===== Supplied data =====

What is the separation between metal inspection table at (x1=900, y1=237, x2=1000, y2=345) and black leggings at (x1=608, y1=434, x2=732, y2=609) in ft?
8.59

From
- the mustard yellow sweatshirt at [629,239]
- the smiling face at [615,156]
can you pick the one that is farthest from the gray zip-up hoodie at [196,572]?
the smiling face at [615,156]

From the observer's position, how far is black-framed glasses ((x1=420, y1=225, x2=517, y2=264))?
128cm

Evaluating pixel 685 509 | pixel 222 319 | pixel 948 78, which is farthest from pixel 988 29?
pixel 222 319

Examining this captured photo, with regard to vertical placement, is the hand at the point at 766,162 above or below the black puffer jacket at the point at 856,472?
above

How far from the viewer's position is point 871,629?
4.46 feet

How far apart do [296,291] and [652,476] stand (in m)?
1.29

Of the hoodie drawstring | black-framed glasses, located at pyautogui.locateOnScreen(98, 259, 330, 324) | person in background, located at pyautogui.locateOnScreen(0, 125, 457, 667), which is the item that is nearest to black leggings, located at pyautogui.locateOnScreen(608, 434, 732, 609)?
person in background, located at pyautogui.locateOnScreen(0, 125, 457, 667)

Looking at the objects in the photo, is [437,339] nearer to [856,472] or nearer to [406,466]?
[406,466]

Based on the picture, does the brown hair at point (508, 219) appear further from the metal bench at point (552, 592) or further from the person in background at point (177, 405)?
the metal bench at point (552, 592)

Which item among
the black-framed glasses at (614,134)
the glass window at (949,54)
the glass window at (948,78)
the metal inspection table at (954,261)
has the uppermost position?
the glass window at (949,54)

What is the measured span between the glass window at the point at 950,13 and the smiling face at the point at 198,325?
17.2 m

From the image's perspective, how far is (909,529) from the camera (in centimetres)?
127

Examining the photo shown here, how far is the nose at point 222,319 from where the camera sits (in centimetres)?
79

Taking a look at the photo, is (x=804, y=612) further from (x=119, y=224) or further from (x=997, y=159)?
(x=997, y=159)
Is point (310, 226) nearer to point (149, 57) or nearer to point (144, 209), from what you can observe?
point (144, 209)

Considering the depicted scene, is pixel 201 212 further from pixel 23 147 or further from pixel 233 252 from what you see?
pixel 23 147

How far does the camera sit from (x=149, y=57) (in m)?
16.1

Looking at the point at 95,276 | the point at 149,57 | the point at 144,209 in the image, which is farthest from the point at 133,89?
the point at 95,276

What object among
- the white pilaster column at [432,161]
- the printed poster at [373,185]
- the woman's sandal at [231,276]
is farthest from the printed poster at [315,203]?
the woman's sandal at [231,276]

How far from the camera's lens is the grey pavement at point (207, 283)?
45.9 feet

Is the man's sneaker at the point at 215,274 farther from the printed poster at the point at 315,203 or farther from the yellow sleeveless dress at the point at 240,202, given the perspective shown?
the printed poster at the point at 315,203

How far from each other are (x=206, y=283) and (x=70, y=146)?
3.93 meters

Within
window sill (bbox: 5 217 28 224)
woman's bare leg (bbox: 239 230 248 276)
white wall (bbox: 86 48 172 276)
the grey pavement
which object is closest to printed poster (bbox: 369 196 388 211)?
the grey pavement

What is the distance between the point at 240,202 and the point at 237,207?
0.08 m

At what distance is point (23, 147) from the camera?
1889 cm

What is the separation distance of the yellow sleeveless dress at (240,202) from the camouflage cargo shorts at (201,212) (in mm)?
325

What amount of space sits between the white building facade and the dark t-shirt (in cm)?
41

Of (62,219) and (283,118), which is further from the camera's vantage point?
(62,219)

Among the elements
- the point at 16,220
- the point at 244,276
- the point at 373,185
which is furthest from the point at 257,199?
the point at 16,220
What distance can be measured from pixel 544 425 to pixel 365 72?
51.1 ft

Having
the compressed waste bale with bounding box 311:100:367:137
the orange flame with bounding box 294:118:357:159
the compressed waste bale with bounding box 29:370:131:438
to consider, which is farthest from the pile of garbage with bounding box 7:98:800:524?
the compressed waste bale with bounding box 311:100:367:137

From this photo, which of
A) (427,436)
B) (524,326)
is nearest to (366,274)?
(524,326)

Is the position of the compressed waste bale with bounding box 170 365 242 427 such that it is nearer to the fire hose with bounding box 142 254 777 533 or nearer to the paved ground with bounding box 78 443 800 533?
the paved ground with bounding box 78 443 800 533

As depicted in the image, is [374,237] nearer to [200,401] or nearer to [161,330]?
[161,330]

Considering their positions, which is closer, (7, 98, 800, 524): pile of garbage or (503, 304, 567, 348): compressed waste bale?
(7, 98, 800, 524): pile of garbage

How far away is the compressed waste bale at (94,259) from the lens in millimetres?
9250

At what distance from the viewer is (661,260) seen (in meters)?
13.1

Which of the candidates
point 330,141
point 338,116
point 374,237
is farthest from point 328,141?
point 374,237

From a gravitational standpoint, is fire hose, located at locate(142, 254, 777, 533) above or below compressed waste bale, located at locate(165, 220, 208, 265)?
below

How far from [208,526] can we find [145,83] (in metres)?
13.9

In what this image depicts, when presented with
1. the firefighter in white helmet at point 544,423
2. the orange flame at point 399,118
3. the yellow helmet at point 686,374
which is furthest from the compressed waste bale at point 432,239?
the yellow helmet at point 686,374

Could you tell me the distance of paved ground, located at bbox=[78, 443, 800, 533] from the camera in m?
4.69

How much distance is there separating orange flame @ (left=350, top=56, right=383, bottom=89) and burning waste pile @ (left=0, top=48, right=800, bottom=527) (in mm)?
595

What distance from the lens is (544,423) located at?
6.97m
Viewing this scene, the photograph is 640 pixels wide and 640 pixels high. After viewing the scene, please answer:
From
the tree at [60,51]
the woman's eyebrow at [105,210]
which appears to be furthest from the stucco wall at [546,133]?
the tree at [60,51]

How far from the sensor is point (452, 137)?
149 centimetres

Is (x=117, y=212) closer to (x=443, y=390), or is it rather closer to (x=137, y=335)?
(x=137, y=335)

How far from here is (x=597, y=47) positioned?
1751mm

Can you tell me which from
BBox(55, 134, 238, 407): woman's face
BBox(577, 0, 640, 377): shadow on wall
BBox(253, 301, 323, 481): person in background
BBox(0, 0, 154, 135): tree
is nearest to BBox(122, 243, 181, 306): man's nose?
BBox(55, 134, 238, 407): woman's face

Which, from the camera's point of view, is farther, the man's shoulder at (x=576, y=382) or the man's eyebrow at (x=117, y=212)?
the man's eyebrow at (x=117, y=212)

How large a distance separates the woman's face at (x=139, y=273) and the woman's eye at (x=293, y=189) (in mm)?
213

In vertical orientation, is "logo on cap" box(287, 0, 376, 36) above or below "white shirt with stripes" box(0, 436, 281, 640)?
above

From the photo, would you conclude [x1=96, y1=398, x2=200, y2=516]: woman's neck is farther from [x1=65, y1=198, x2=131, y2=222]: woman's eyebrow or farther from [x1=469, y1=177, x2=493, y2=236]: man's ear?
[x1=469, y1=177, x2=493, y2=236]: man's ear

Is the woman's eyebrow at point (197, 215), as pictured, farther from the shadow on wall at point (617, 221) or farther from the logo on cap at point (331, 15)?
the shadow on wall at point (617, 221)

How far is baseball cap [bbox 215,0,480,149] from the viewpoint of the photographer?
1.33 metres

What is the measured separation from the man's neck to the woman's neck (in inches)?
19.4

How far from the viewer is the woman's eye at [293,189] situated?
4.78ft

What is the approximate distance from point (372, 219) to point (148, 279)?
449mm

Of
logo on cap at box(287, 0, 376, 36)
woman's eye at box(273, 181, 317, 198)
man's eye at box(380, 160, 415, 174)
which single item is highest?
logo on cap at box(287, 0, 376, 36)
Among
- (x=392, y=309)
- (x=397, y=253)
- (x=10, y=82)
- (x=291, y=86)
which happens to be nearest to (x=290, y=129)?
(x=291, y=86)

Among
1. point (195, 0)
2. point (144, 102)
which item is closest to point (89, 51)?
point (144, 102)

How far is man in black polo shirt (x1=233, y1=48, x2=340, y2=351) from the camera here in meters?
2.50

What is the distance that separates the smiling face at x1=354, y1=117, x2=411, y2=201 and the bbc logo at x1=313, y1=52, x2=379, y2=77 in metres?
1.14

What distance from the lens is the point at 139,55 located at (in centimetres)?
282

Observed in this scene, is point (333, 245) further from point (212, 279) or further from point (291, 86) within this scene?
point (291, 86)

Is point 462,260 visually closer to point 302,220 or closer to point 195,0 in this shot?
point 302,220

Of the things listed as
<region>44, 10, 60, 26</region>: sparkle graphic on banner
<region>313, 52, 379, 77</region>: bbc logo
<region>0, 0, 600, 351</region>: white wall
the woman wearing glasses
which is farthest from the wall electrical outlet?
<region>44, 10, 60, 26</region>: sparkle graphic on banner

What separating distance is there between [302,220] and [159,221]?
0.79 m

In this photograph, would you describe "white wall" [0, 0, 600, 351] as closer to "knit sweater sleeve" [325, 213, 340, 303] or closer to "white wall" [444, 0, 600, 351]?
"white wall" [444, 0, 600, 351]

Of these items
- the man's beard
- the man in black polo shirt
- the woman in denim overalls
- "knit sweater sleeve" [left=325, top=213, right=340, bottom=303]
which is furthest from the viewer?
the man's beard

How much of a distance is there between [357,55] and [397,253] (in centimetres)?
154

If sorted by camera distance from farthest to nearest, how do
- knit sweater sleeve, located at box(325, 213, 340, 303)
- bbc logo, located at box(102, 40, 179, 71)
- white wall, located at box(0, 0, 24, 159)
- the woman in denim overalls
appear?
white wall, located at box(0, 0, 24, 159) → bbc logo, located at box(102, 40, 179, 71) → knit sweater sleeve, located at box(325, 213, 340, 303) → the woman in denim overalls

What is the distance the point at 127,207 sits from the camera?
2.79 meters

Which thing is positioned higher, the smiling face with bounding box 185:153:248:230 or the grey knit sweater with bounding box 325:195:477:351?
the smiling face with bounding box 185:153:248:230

=====

Requirements
Take the lines from the one containing "What distance from the lens is the" to the last line of the material above and write them out exactly.

Expected answer
What distance from the lens is the point at 139,55 located at (in centimetres)?
282

Observed in this scene, is point (333, 245) further from point (212, 279) or further from point (291, 86) within this scene?
point (291, 86)

Is point 462,260 visually closer to point 302,220 or closer to point 195,0 in this shot?
point 302,220

Of the things listed as
<region>44, 10, 60, 26</region>: sparkle graphic on banner
<region>313, 52, 379, 77</region>: bbc logo
<region>0, 0, 600, 351</region>: white wall
the woman wearing glasses
which is farthest from the wall electrical outlet?
<region>44, 10, 60, 26</region>: sparkle graphic on banner

What separating distance is there between [302,220] and [159,221]?
0.79 m

In this photograph, would you describe "white wall" [0, 0, 600, 351] as closer to "knit sweater sleeve" [325, 213, 340, 303] or closer to "white wall" [444, 0, 600, 351]?
"white wall" [444, 0, 600, 351]

Of these items
- the man's beard
- the man in black polo shirt
- the woman in denim overalls
- "knit sweater sleeve" [left=325, top=213, right=340, bottom=303]
which is furthest from the viewer?
the man's beard

How much of a distance is there between [357,55] and [397,253] (in centimetres)?
154

If sorted by camera distance from farthest to nearest, how do
- knit sweater sleeve, located at box(325, 213, 340, 303)
- bbc logo, located at box(102, 40, 179, 71)
- white wall, located at box(0, 0, 24, 159)
- the woman in denim overalls
appear?
white wall, located at box(0, 0, 24, 159) → bbc logo, located at box(102, 40, 179, 71) → knit sweater sleeve, located at box(325, 213, 340, 303) → the woman in denim overalls

What is the distance the point at 127,207 sits from the camera?
2.79 meters

Which thing is positioned higher, the smiling face with bounding box 185:153:248:230 or the grey knit sweater with bounding box 325:195:477:351?
the smiling face with bounding box 185:153:248:230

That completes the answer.